- Short problem -
Please list each line in the listing below that contains the word "left", copying every such line in full.

Rows of bounding box annotation data:
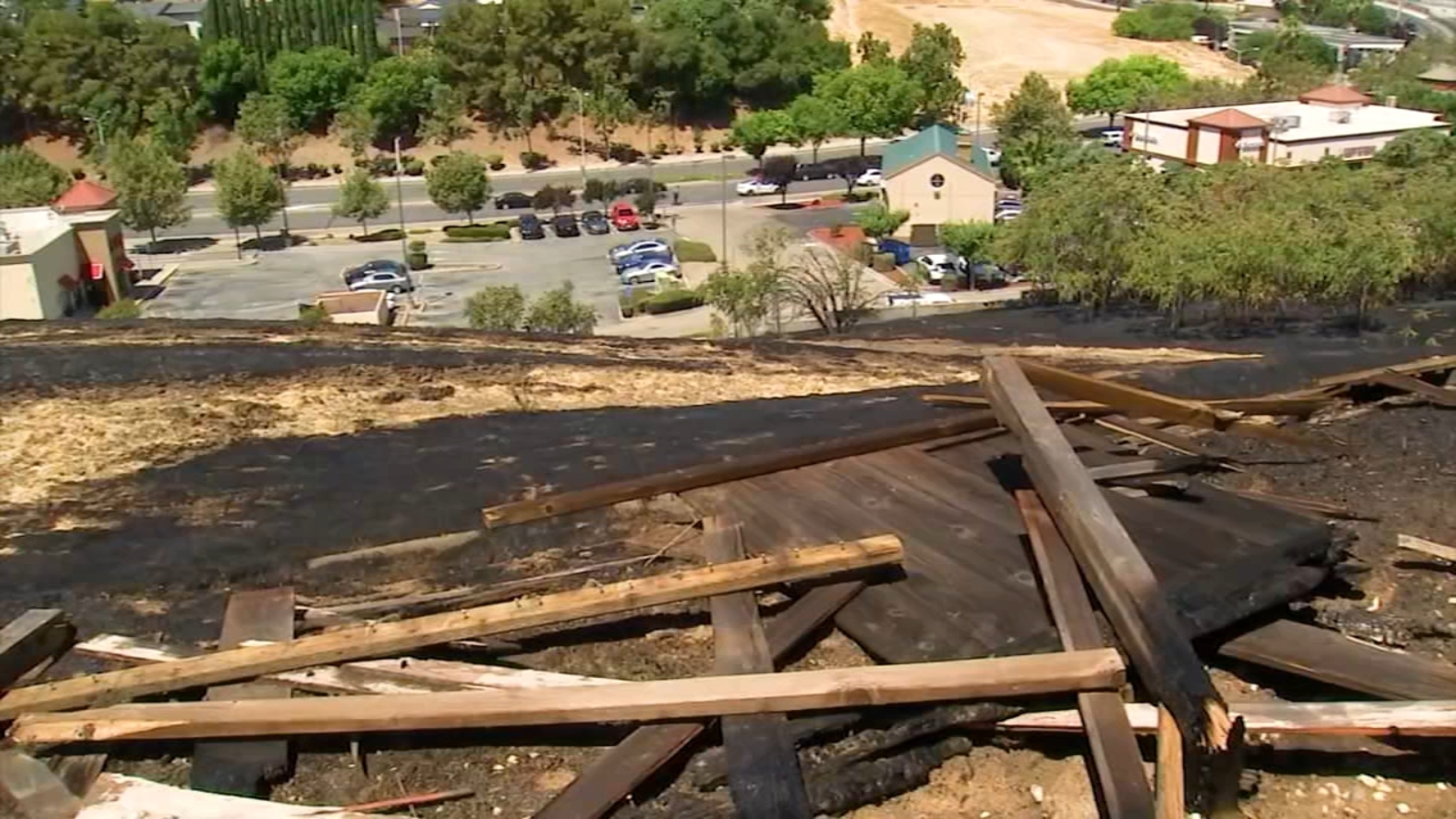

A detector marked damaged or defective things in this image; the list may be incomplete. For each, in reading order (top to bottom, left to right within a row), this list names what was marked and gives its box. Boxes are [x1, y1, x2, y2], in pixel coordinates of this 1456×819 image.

burned wood plank [0, 606, 75, 687]
burned wood plank [192, 585, 297, 798]
burned wood plank [0, 536, 903, 713]
burned wood plank [8, 647, 1124, 743]
burned wood plank [477, 410, 1001, 524]
burned wood plank [707, 515, 821, 815]
burned plywood sheet [678, 420, 1333, 664]
burned wood plank [1019, 490, 1153, 815]
burned wood plank [978, 354, 1228, 752]
burned wood plank [1211, 614, 1456, 699]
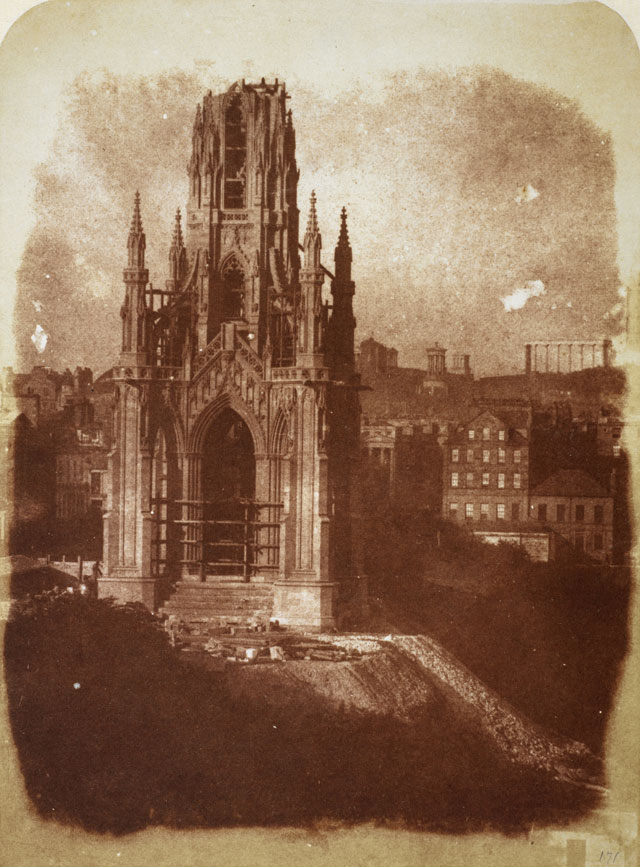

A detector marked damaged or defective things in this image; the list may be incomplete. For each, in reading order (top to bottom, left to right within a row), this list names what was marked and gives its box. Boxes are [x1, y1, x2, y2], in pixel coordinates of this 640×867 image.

white damage spot [512, 183, 536, 203]
white damage spot [500, 280, 544, 314]
white damage spot [30, 326, 48, 352]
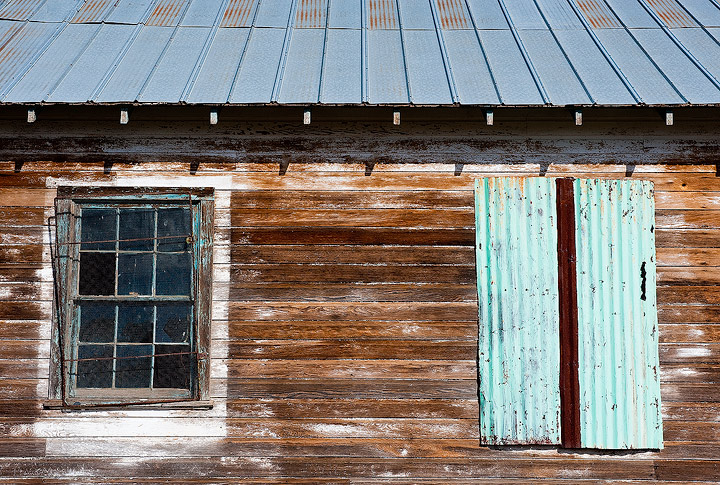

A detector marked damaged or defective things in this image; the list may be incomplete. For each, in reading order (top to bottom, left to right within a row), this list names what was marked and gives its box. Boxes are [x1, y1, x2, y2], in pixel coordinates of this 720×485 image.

rust stain on metal [71, 0, 116, 23]
rust stain on metal [145, 0, 186, 26]
rust stain on metal [219, 0, 256, 27]
rust stain on metal [296, 0, 326, 28]
rust stain on metal [368, 0, 396, 29]
rust stain on metal [436, 0, 470, 29]
rust stain on metal [572, 0, 620, 29]
rust stain on metal [644, 0, 696, 27]
rusty vertical metal strip [556, 176, 580, 448]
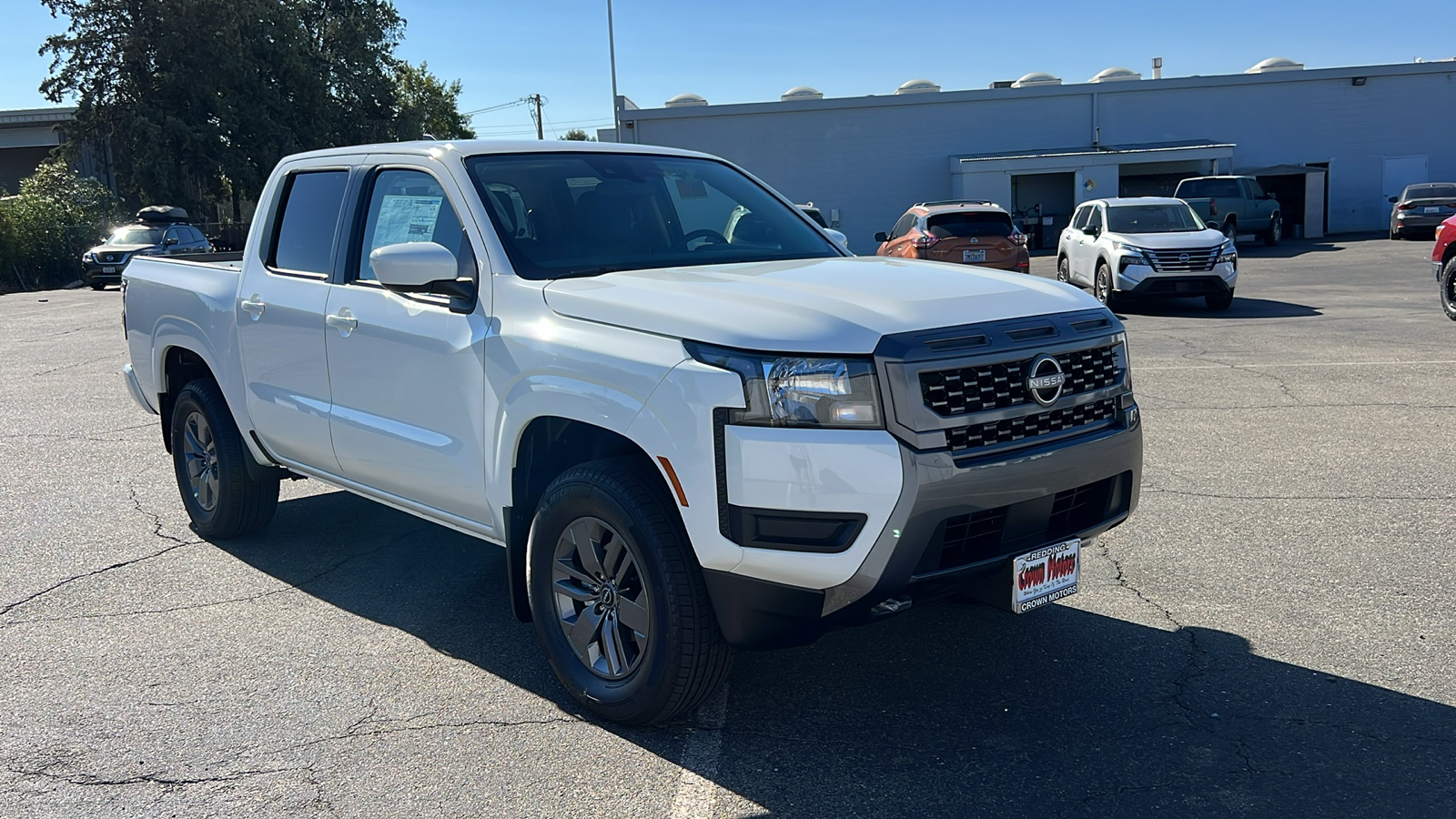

- Written reply -
A detector marked damaged or defective things in this image; the list may be incomplete. For each, in reading order (top to bottom, left to right within a row), this list names what was marked and gives its box. Boxes are [x1, y1, x2, y2], in pixel coordinates of this 1456×819 image.
A detector marked damaged or defective things in this image; the list may be incomplete. For each, in reading order (top to bottom, left to right within a row), this list names what was marked and gives its box. Boxes are [x1, y1, x2, y2], in pixel coordinates of this 640×867 image.
A detector marked damaged or defective things in this image; the list may be incomplete. For each, in reading order (top to bottom, left to right within a row), this list names what was marked and gives its box. Boxes are [x1, y1, x2, y2], in pixel coordinates of this 720×485 image.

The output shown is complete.